SAÚDE
Válvula de escape: solução para o estresse ou um risco silencioso?
Leo Barbieri
14/04/2026 - terça às 15h30
Essa expressão é muito utilizada quando queremos fugir da nossa realidade, dos problemas do cotidiano e até de questões de saúde, como a ansiedade e o estresse.
Muitas pessoas recorrem a atividades físicas, hobbies, artes, música ou até mesmo à jardinagem. Cada um tem a sua válvula de escape, mas por quê?
Por meio dela, conseguimos aliviar a pressão constante que colocamos em nós mesmos ou que os outros colocam sobre nós, seja após um dia estressante no trabalho ou até mesmo depois de uma briga com um familiar. Eu mesmo utilizo a minha diariamente, por meio de atividades físicas ou videogame.
Você deve estar se perguntando: “Então é um método muito bom, certo?”
Em alguns casos, não é tão simples quanto parece. Às vezes, as pessoas se aprofundam tanto em seu próprio mundo, por meio da válvula de escape, que acabam não reconhecendo mais o que é a realidade. Ao longo dos anos, vimos muitas crianças sendo moldadas pela era digital, tornando-se dependentes de jogos e tendo dificuldade em diferenciar o real do fictício.
Busquei entender o quanto uma válvula de escape pode ser positiva e o quanto também pode ser prejudicial. Pelo lado positivo, ela alivia o estresse e traz uma sensação de leveza. Por outro lado, pode deixar a pessoa mais vulnerável à autocobrança, aumentando a pressão sentida no dia a dia.

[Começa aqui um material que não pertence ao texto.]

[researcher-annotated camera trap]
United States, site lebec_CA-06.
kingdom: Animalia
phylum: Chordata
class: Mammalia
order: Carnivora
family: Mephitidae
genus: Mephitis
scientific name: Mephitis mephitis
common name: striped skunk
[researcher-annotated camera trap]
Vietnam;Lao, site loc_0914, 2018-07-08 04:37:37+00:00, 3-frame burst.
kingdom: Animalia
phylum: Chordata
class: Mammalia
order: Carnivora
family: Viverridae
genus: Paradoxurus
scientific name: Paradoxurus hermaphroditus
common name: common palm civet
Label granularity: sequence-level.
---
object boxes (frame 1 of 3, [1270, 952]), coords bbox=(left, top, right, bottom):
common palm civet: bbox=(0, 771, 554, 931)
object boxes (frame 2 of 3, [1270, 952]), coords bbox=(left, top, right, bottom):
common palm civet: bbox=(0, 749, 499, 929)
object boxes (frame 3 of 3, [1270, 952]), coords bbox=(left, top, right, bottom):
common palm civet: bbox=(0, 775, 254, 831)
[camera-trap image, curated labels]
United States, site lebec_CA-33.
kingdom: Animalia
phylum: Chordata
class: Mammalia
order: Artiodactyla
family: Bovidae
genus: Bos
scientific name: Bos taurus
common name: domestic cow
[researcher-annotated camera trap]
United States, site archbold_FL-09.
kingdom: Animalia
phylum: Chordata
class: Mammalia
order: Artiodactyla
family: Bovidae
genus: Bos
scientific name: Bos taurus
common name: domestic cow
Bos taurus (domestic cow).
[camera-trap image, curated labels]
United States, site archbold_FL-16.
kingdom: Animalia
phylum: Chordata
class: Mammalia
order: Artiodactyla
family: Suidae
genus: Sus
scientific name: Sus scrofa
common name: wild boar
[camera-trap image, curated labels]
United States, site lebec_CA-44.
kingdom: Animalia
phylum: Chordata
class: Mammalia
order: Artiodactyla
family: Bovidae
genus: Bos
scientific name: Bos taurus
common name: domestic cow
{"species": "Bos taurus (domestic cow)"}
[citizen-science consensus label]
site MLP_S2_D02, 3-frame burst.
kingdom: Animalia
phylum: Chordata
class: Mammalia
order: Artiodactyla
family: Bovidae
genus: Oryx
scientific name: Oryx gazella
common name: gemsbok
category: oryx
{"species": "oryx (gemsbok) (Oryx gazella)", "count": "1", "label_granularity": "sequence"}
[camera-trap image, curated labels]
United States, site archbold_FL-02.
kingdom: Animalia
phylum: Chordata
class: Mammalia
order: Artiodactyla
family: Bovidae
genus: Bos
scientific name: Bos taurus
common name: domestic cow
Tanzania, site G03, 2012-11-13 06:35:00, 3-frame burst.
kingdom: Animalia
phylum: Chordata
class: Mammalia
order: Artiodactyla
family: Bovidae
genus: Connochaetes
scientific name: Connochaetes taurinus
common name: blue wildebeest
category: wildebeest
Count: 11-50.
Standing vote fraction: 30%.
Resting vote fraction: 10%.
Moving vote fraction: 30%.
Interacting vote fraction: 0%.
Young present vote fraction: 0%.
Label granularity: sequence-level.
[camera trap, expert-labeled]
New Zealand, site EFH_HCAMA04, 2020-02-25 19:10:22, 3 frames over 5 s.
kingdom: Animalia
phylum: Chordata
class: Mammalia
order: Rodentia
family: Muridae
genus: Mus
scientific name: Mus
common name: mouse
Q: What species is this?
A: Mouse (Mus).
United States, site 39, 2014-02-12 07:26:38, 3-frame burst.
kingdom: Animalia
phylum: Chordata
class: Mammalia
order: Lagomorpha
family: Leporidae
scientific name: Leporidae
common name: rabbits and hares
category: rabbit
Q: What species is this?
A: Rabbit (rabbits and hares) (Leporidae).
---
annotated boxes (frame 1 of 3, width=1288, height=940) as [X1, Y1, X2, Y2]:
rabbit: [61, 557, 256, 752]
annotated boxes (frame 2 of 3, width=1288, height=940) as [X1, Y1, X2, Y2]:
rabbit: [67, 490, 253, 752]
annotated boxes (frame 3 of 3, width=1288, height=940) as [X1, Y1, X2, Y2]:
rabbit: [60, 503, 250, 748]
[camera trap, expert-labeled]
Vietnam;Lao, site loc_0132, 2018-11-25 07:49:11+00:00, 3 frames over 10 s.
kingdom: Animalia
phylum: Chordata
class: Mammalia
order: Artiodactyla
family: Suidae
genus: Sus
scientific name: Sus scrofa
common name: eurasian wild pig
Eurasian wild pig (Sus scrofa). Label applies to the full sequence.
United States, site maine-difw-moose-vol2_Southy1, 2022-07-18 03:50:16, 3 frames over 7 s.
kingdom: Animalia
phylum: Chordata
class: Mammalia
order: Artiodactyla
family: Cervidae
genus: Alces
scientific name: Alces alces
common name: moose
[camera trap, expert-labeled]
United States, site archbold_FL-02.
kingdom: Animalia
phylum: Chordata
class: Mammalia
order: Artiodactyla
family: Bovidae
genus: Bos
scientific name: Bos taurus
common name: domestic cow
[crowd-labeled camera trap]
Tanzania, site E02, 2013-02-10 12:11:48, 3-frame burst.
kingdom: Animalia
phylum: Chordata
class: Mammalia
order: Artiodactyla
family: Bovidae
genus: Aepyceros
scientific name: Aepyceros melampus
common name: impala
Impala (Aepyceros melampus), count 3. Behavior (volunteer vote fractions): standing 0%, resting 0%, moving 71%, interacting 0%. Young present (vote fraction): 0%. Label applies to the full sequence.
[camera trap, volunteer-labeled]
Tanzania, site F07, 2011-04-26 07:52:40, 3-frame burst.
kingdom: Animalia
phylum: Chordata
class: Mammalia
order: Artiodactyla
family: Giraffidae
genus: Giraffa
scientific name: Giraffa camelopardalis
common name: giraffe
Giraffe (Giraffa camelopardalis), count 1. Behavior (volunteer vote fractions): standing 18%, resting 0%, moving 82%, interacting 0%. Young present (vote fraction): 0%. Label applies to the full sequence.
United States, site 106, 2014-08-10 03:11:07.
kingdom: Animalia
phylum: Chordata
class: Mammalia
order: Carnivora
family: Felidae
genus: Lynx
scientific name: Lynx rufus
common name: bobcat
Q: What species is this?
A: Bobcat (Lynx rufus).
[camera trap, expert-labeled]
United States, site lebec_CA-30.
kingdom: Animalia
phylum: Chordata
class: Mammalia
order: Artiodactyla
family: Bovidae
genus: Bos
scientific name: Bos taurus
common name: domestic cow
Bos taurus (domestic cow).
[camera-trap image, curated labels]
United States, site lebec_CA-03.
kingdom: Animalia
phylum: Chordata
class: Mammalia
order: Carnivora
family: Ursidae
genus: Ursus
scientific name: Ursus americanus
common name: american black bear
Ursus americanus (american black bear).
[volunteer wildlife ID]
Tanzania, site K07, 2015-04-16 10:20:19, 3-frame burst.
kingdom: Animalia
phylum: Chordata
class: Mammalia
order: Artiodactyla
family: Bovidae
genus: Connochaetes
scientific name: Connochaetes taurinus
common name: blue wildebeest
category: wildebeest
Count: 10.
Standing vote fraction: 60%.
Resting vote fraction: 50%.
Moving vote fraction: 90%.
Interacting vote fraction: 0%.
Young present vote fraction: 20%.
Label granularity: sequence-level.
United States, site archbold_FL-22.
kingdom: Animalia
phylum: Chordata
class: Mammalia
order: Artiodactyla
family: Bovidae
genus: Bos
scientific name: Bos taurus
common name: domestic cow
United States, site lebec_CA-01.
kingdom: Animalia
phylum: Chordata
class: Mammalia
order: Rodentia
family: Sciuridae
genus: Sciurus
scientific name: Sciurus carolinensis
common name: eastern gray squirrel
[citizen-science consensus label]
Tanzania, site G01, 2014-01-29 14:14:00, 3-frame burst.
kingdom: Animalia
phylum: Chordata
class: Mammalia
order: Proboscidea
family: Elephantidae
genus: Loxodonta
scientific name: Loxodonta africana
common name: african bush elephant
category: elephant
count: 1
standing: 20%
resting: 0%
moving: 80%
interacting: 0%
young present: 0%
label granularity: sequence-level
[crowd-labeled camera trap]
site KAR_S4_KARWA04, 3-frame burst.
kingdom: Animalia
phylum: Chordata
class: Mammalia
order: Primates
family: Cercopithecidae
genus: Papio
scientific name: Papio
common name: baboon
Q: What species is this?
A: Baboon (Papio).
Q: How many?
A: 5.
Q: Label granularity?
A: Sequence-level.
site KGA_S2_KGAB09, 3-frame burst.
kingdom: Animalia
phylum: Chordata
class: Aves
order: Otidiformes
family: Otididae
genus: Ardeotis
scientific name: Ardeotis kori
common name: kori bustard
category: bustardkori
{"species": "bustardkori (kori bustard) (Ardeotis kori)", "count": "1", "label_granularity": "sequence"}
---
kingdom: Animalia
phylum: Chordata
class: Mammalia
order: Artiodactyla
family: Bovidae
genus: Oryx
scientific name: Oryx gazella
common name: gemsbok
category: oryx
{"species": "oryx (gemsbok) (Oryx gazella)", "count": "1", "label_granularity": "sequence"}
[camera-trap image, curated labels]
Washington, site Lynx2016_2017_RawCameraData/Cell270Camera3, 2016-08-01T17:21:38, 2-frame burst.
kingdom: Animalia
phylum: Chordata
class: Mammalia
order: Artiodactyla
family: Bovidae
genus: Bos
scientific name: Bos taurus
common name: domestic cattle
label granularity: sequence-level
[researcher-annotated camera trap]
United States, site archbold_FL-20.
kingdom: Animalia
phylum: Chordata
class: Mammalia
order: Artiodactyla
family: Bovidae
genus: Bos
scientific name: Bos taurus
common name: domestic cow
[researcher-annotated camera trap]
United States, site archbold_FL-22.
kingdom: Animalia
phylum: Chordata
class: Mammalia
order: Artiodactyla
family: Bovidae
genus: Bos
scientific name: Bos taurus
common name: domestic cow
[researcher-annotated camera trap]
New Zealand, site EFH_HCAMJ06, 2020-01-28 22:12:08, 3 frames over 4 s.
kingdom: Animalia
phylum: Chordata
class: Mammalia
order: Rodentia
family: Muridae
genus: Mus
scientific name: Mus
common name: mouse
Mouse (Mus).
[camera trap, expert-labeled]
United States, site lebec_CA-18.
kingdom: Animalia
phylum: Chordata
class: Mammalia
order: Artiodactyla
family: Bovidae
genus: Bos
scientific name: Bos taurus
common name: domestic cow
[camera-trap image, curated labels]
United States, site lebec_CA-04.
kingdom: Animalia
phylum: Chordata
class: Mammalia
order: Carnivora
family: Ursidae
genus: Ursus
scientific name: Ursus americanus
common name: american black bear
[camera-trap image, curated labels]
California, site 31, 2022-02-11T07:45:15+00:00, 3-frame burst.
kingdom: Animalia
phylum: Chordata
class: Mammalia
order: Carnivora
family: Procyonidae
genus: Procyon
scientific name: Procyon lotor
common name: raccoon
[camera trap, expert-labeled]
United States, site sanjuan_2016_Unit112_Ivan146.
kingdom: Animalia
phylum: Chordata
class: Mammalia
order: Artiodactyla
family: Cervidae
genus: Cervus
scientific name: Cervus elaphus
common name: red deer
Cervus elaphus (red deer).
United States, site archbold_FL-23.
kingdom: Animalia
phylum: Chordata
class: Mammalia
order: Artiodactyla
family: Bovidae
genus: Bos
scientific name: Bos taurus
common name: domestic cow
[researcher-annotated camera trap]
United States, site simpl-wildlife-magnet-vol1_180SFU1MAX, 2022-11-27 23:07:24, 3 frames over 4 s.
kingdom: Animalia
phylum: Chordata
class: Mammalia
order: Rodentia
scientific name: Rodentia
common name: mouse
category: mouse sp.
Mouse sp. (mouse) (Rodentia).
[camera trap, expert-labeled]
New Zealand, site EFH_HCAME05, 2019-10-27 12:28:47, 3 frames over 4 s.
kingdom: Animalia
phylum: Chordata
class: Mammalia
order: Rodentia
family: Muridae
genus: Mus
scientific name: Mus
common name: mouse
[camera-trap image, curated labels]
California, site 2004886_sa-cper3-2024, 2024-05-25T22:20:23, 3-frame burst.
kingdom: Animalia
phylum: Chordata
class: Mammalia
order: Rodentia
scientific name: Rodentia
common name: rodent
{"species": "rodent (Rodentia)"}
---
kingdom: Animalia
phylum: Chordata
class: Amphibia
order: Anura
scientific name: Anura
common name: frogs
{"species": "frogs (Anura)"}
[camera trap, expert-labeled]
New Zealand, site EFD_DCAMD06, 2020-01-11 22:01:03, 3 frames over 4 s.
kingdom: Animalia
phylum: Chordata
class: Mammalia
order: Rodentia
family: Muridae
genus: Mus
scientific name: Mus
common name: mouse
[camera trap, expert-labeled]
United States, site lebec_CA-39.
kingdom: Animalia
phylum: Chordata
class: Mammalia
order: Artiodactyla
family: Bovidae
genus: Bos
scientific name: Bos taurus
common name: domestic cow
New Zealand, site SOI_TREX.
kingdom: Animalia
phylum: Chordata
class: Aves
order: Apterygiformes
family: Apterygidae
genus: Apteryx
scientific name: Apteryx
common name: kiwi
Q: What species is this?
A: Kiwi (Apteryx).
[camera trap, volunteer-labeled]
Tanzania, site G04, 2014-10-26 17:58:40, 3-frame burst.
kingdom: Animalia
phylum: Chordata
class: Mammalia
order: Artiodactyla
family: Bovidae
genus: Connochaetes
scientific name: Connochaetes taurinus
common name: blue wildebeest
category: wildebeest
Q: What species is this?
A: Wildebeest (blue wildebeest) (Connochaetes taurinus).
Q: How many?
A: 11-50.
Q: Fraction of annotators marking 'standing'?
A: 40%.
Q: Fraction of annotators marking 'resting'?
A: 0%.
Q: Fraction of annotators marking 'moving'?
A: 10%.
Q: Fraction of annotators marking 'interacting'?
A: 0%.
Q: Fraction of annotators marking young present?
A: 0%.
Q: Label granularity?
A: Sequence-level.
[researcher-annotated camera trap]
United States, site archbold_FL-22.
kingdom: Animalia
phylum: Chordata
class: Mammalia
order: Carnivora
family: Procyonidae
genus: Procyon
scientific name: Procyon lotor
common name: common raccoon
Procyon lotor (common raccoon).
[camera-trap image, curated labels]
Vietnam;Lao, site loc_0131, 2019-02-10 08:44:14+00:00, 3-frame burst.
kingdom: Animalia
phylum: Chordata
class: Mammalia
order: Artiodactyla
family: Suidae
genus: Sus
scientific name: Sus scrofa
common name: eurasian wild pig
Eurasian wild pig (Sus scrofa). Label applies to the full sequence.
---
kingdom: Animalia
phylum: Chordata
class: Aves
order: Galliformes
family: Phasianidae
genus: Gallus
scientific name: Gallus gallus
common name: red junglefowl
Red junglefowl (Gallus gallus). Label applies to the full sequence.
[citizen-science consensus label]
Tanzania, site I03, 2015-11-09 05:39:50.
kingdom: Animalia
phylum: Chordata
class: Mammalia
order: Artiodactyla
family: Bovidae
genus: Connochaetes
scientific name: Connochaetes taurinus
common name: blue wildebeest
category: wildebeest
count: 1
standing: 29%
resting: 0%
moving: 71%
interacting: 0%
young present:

De acordo com Ana Beatriz Rezende, educadora do Colégio Objetivo de São Vicente:
“Essa expressão pode ser compreendida sob duas perspectivas. A primeira diz respeito aos pais, que muitas vezes utilizam os filhos como uma forma de válvula de escape, descarregando neles as frustrações, o estresse e as emoções acumuladas do cotidiano. Nesse contexto, a criança acaba sendo alvo desses sentimentos, recebendo cargas emocionais que não lhe pertencem e assumindo, ainda que de forma involuntária, um papel inadequado dentro da dinâmica familiar.
Além disso, Ana Beatriz destacou que as próprias crianças, na atualidade, enfrentam dificuldades para lidar com o acúmulo de emoções. Para ela, isso está diretamente relacionado à ausência de espaços adequados para que essas emoções sejam expressas de forma saudável.
A educadora enfatiza que a infância deve ser marcada por experiências como brincar, passear, interagir e explorar o ambiente. Essas vivências funcionam como verdadeiras formas de liberação emocional, essenciais para o desenvolvimento infantil. No entanto, ela observa que muitas crianças estão excessivamente inseridas no mundo digital, o que pode comprometer a socialização e dificultar a construção de habilidades emocionais.